=== The data ===

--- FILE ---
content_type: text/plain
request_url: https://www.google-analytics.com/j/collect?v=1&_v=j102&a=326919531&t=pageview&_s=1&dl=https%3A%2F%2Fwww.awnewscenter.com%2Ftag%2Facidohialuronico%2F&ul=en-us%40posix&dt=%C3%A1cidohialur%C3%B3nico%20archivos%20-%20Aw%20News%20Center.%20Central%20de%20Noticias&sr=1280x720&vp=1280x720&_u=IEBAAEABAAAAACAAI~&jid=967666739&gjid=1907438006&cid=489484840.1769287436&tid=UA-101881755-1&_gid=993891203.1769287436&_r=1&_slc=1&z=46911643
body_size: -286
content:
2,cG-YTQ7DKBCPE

===

### [Work request]
Restate every entry exactly. Leave nothing out.

### [Task response]
--- FILE ---
content_type: text/plain
request_url: https://www.google-analytics.com/j/collect?v=1&_v=j102&a=326919531&t=pageview&_s=1&dl=https%3A%2F%2Fwww.awnewscenter.com%2Ftag%2Facidohialuronico%2F&ul=en-us%40posix&dt=%C3%A1cidohialur%C3%B3nico%20archivos%20-%20Aw%20News%20Center.%20Central%20de%20Noticias&sr=1280x720&vp=1280x720&_u=IEBAAEABAAAAACAAI~&jid=967666739&gjid=1907438006&cid=489484840.1769287436&tid=UA-101881755-1&_gid=993891203.1769287436&_r=1&_slc=1&z=46911643
body_size: -286
content:
2,cG-YTQ7DKBCPE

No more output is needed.